** EXCERPT **

++++

Inbound_marketing_metrics

Inbound marketing is a comprehensive data driven approach to marketing that turns visitors into leads, and eventually customers. Keeping tabs of key metrics is essential to measure success and drive strategy. In regards to measuring analytics, you’ve probably heard that you should watch analytics on a month-to-month basis. This is true in terms of tracking trends, however, it is also important to monitor them on a weekly basis to ensure everything is performing properly and there aren’t any breaks in your implementation. Below are five inbound marketing metrics you should be tracking on a weekly basis.

1. Website Visits

Simply put, the number of site visits measures people who visit your site during a given period of time. This is a great metric to measure month-to-month for patterns, however, it can also be a good indicator of whether or not your inbound tactics are working. If you aren’t getting people to your site, people aren’t seeing your site content, and there is clearly a missing component in your marketing efforts whether it be failed social media promotion, not providing content your audience wants to read in emails, a broken link, etc. There are many other reasons people may not be getting to your site, but figure out what those reasons are so that you aren’t missing out on potential customers due to situations in your control.

++++

** DATA LINES **
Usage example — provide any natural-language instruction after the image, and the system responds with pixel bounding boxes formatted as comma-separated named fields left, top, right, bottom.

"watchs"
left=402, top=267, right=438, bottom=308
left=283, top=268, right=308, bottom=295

++++

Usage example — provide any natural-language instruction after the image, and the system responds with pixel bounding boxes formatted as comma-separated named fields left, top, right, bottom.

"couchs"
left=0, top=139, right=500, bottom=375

++++

** OBJECTIVES **
(a) Do these statements agree with the excerpt on inbound marketing metrics? (i) Analytics should be watched only month to month. (ii) Five metrics are to be tracked weekly. (iii) A broken link is named as one possible reason people are not reaching the site. Answer yes or no for each, quoting the deciding words.
(b) Can you reproduce, word for word, the stretch of the excerpt on inbound marketing metrics from "Inbound_marketing_metrics" through "a weekly basis."?

** WRITTEN ANSWERS **
(a)
(i) No: "it is also important to monitor them on a weekly basis"
(ii) Yes: "Below are five inbound marketing metrics you should be tracking on a weekly basis."
(iii) Yes: "a broken link"

(b)
Inbound_marketing_metrics

Inbound marketing is a comprehensive data driven approach to marketing that turns visitors into leads, and eventually customers. Keeping tabs of key metrics is essential to measure success and drive strategy. In regards to measuring analytics, you’ve probably heard that you should watch analytics on a month-to-month basis. This is true in terms of tracking trends, however, it is also important to monitor them on a weekly basis to ensure everything is performing properly and there aren’t any breaks in your implementation. Below are five inbound marketing metrics you should be tracking on a weekly basis.